La ventiseiesima edizione delle giornate di raccolta del farmaco, promossa dalla Fondazione Banco Farmaceutico Ets, si svolgerà sabato 14 febbraio in oltre sessanta farmacie aderenti sul territorio della provincia di Cremona. Saranno coinvolti venti realtà di assistenza locale. Papa Leone XIV ha inaugurato ufficialmente la giornata richiamando l’attenzione sul tema della povertà sanitaria, che in Italia coinvolge circa mezzo milione di persone, e invitando tutti a donare un farmaco per chi non può permetterselo.
Farmaci da banco
Dal 2000, ogni anno nel mese di febbraio, migliaia di volontari presidiano le farmacie aderenti all’iniziativa, invitando i cittadini a donare farmaci da banco destinati alle realtà caritative del territorio.

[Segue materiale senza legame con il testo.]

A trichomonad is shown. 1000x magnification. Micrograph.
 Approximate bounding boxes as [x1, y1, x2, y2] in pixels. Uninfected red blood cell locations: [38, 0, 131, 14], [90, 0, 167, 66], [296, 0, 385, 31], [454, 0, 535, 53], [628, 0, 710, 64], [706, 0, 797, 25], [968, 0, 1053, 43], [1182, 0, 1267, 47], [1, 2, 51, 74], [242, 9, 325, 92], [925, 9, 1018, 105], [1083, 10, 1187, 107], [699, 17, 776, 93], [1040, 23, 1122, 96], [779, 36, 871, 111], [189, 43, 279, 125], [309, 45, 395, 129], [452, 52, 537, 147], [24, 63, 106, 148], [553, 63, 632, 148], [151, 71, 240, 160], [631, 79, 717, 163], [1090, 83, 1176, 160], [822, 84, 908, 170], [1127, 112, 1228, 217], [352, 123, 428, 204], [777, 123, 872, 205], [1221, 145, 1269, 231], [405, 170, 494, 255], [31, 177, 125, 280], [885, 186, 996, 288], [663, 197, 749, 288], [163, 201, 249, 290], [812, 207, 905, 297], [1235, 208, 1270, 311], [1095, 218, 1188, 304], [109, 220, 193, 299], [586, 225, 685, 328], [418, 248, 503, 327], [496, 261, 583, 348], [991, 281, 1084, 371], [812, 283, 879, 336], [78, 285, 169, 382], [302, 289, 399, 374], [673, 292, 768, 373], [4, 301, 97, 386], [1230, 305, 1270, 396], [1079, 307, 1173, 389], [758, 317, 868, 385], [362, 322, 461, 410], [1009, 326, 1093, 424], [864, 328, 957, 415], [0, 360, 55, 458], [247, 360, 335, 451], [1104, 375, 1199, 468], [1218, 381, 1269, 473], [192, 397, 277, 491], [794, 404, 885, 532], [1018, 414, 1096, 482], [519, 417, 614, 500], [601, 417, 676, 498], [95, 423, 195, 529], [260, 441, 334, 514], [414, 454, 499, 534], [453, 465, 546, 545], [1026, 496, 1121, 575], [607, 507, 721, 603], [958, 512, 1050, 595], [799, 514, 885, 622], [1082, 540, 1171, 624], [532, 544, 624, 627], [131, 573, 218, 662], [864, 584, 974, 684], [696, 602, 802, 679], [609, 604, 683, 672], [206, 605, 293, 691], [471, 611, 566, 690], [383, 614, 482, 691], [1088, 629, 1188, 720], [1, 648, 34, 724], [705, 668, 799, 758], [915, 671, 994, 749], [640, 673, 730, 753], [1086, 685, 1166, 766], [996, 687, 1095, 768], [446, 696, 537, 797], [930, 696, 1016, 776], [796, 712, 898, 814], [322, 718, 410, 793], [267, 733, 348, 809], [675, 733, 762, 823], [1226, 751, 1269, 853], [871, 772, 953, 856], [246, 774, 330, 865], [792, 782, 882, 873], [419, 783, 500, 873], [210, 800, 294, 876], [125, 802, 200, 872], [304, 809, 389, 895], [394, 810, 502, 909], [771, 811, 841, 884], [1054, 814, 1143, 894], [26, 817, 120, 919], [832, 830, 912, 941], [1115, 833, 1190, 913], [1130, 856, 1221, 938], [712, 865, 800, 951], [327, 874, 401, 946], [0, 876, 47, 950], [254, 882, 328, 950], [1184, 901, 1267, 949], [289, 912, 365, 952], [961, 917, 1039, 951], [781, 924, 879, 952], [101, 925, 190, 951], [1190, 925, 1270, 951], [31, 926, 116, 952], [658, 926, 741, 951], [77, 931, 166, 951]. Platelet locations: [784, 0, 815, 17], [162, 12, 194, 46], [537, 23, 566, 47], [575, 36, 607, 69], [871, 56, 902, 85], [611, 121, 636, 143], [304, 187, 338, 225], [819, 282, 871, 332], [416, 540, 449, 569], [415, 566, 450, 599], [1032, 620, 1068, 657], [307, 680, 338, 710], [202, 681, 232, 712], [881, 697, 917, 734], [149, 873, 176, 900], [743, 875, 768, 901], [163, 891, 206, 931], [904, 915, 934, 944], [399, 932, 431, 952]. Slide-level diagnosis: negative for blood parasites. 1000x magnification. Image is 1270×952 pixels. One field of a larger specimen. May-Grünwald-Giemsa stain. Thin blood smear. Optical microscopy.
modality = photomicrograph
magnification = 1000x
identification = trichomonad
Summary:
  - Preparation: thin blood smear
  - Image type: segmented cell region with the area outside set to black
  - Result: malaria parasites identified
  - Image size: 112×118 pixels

Ogni ente è collegato a una o più farmacie della provincia; il farmacista, sulla base delle indicazioni ricevute, orienta la donazione verso i farmaci realmente necessari. La raccolta riguarda le principali categorie di medicinali di uso comune, tra cui farmaci per disturbi gastrointestinali, infezioni e infiammazioni, febbre e dolore, tosse e allergie, oltre a antisettici, disinfettanti e altri presìdi essenziali.
Gesto semplice
In 24 anni, la giornata di raccolta del farmaco ha permesso di raccogliere oltre sette milioni e 991 mila farmaci, per un valore superiore a 29,7 milioni di euro. Nell’ultima edizione hanno partecipato 5.684 farmacie e oltre 25.600 volontari, consentendo di aiutare almeno 430.000 persone attraverso 2.011 enti assistenziali in tutta Italia. Il Banco Farmaceutico di Cremona, che vedrà coinvolti oltre 300 volontari, invita i cittadini a partecipare attivamente all’iniziativa: un gesto semplice, come donare un farmaco, può trasformarsi in una risposta concreta a un bisogno urgente, restituendo dignità e cura a chi è più fragile.